┌─ Supplied text

Coast to Coast for a Cure

By Katie Bonanni
February 9, 2011

Two New Jersey natives have a different summer story to tell.  Instead of hitting the Jersey shore for some swell, sun and fun, Anthony Greco and Rob Bonora of Nutley, N.J., walked cross-country in an attempt to raise money for cancer research and other causes.

Gail’s Angels is one of the organizations that the Greco and Bonora are raising money for.  The organization is to help families who are experiencing difficulty because a loved one has been diagnosed with breast cancer.

“They represent all that is good with the youth of America and have great concern for the welfare of our communities,” James Babai, president of Gail’s Angels Foundation, said.

Derek’s Dreams is the other organization and it supports research in the genetic disease Ataxia Telangiectasia (AT).

“Their generosity and courage to undertake something of this magnitude was incredible,”  Steve Digregorio, of Derek’s Dreams, said.  “They are both very selfless young men.”

Starting on June 1, Greco and Bonora flew out to San Diego, Calif., to begin their journey back home.  Neither of them had trained for what was to come.  In fact, it was a spur of the moment decision.

They were both in their last semesters of college and working full time when they decided in March that they were going to start their journey on June 1.

“We didn’t expect it to be as physically challenging as it actually was,” Bonora said in a telephone interview.  “Our preparation was mainly getting the route down and trying to let everyone know about the walk so we were busy throwing fundraisers.”

Bonora joked that their one “training” walk was 14 miles to a mall near their town.  “Not really much when you consider we were doing 25-30 mile days,” Bonora said.

As for shoes, they had four pairs of New Balances donated to each of them and random people offered the rest.  By the last day, Bonora went through six pairs of shoes and Greco was on his seventh pair for the last day.

└─
┌─ Data section

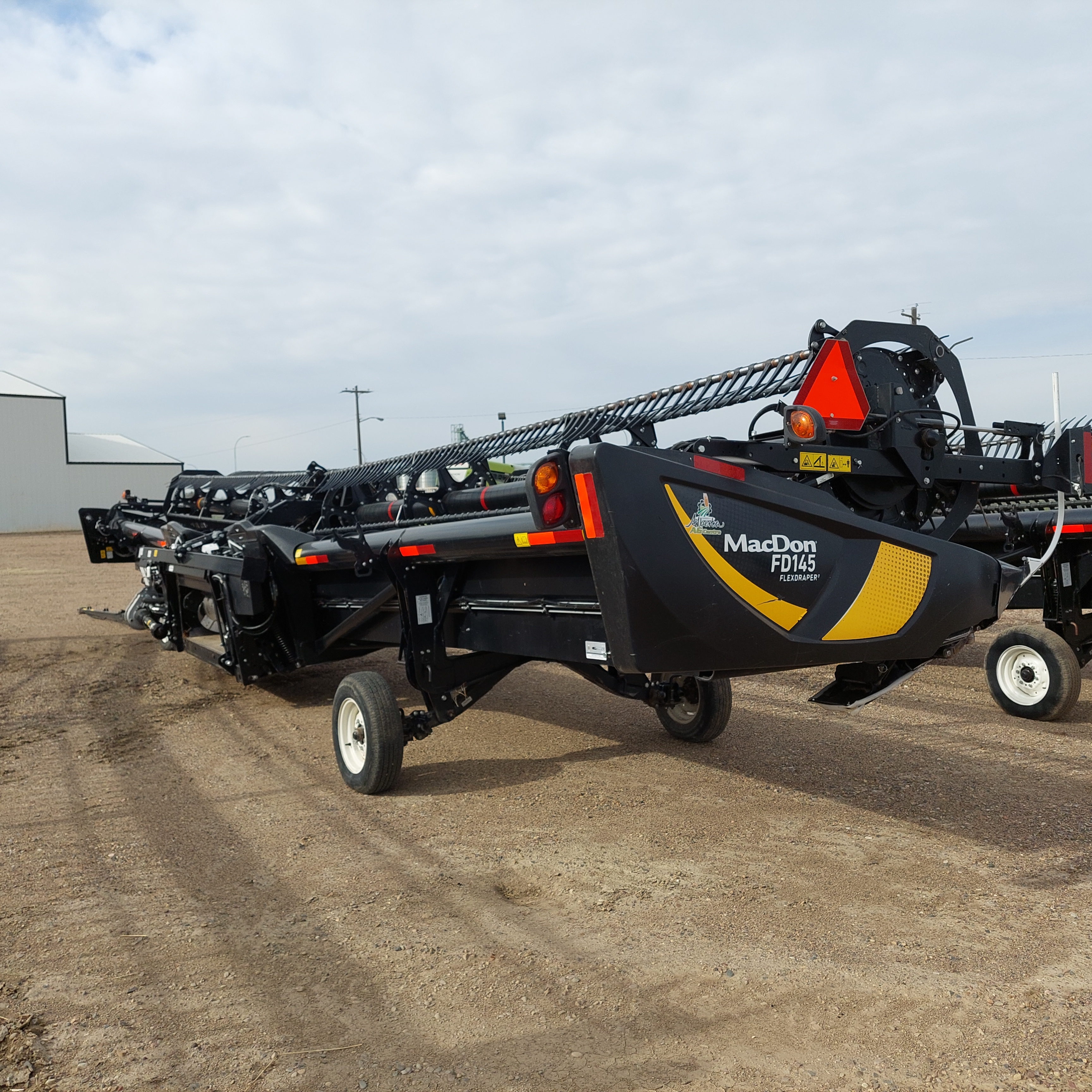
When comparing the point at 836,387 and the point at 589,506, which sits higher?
the point at 836,387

└─

**Problem requirements:**
Copy the passage from the cross-country walk article above, from "Derek’s Dreams is" up to and including "journey on June 1.".

**Exercise output:**
Derek’s Dreams is the other organization and it supports research in the genetic disease Ataxia Telangiectasia (AT).

“Their generosity and courage to undertake something of this magnitude was incredible,”  Steve Digregorio, of Derek’s Dreams, said.  “They are both very selfless young men.”

Starting on June 1, Greco and Bonora flew out to San Diego, Calif., to begin their journey back home.  Neither of them had trained for what was to come.  In fact, it was a spur of the moment decision.

They were both in their last semesters of college and working full time when they decided in March that they were going to start their journey on June 1.